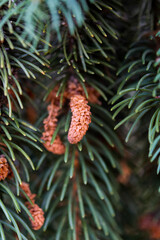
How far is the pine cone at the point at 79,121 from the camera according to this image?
0.36 meters

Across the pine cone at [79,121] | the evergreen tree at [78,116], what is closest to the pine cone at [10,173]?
the evergreen tree at [78,116]

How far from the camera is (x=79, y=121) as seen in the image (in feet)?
1.21

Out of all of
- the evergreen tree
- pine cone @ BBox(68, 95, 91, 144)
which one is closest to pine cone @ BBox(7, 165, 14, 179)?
the evergreen tree

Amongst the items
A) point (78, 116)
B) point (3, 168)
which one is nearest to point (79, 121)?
point (78, 116)

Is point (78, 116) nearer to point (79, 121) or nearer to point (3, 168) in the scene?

===

» **AIM**
Please copy out all of the records above word for word, leaving out the pictures.

» **ANSWER FOR THIS EXERCISE**
How far is the pine cone at the point at 79,121 from the camera according to this image?
0.36 meters

Across the pine cone at [79,121] | the evergreen tree at [78,116], what is closest to the pine cone at [10,173]?
the evergreen tree at [78,116]

How far from the camera is (x=79, y=121) as seen in the image (in feet)?
1.21

Out of all of
- the evergreen tree
- pine cone @ BBox(68, 95, 91, 144)
which one is closest to pine cone @ BBox(7, 165, 14, 179)?
the evergreen tree

Amongst the items
A) point (78, 116)
B) point (3, 168)
which one is nearest to point (79, 121)?
point (78, 116)

Is point (78, 116) nearer to point (79, 121) or nearer to point (3, 168) in the scene?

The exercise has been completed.